What to produce:
Can you write out these records again, substituting "more distant" for each occurrence of "farther" and leaving everything else unchanged? Omit the pictures from your answer.

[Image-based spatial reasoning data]
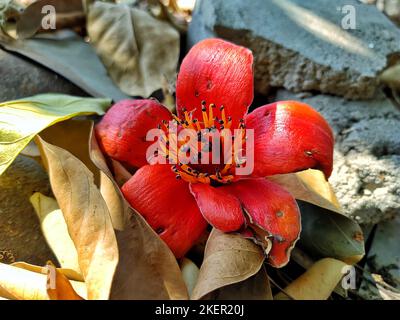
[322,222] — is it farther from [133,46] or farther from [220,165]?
[133,46]

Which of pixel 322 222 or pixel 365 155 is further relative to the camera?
pixel 365 155

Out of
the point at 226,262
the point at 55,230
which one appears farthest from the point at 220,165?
the point at 55,230

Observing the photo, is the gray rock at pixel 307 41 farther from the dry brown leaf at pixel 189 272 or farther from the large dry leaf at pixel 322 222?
the dry brown leaf at pixel 189 272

Result of this task:
[322,222] — is it more distant from [133,46] or more distant from [220,165]?
[133,46]

Which of pixel 322 222 or pixel 365 155 is further relative to the camera?
pixel 365 155

Out of
the point at 226,262
the point at 55,230
which one appears farthest from the point at 220,165?
the point at 55,230

Observing the photo, is the gray rock at pixel 307 41 more distant from the dry brown leaf at pixel 189 272 or more distant from the large dry leaf at pixel 322 222?
the dry brown leaf at pixel 189 272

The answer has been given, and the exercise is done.